Текст документа
┌──

Старость? Срок жизни великих культур, по Шпенглеру, предопределен: десять столетий. По странному совпадению, ту же цифру назвал (в книге «Восток, Россия и славянство», 1885) упомянутый в начале этих заметок Константин Леонтьев. Но он говорит о возрасте великих государств. Тысячу лет просуществовали оба Рима, западный и восточный. Третий Рим – северный – переступил порог своего тысячелетия в прошлом веке, к этому времени и была приурочена мрачная футурология Леонтьева, который, правда, согласился подарить русскому царству одно-два столетия при условии соблюдения сурового температурного режима. «Россию нужно подморозить, чтобы она не гнила». Подразумевалась сильная централизованная власть, византийская государственность, подпираемая аскетически-бескомпромиссным, сумрачным православием.

└──

[Пространственные вопросы по сценам]
┌──

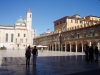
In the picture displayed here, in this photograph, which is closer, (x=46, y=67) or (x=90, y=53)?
(x=46, y=67)

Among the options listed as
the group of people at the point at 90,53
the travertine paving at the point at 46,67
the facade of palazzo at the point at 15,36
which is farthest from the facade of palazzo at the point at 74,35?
the travertine paving at the point at 46,67

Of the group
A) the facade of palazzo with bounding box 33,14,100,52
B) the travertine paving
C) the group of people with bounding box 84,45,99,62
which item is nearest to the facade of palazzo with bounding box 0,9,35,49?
the facade of palazzo with bounding box 33,14,100,52

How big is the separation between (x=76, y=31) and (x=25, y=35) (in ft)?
129

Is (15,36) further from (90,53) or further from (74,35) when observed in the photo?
(90,53)

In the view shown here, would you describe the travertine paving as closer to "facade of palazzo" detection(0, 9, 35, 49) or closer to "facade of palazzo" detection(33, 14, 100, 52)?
"facade of palazzo" detection(33, 14, 100, 52)

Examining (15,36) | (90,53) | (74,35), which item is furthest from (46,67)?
(15,36)

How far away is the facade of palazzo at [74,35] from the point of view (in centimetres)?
3416

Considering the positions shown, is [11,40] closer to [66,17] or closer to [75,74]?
[66,17]

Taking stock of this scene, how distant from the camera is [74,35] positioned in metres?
40.8

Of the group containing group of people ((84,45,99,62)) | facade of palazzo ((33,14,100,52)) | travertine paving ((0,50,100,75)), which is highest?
facade of palazzo ((33,14,100,52))

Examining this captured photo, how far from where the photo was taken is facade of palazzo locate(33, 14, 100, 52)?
34156 millimetres

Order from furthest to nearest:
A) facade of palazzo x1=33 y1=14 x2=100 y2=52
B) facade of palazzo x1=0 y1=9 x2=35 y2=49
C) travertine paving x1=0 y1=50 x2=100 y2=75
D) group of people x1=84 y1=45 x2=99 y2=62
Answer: facade of palazzo x1=0 y1=9 x2=35 y2=49
facade of palazzo x1=33 y1=14 x2=100 y2=52
group of people x1=84 y1=45 x2=99 y2=62
travertine paving x1=0 y1=50 x2=100 y2=75

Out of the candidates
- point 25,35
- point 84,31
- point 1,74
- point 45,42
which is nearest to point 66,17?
point 84,31

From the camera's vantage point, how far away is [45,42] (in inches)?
2359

└──

Описание задания
Выведите дословно фрагмент заметок о сроке жизни культур и государств: всё, что идет от слов «Старость? Срок жизни» и вниз до слов «аскетически-бескомпромиссным, сумрачным православием.».

Полный ответ
Старость? Срок жизни великих культур, по Шпенглеру, предопределен: десять столетий. По странному совпадению, ту же цифру назвал (в книге «Восток, Россия и славянство», 1885) упомянутый в начале этих заметок Константин Леонтьев. Но он говорит о возрасте великих государств. Тысячу лет просуществовали оба Рима, западный и восточный. Третий Рим – северный – переступил порог своего тысячелетия в прошлом веке, к этому времени и была приурочена мрачная футурология Леонтьева, который, правда, согласился подарить русскому царству одно-два столетия при условии соблюдения сурового температурного режима. «Россию нужно подморозить, чтобы она не гнила». Подразумевалась сильная централизованная власть, византийская государственность, подпираемая аскетически-бескомпромиссным, сумрачным православием.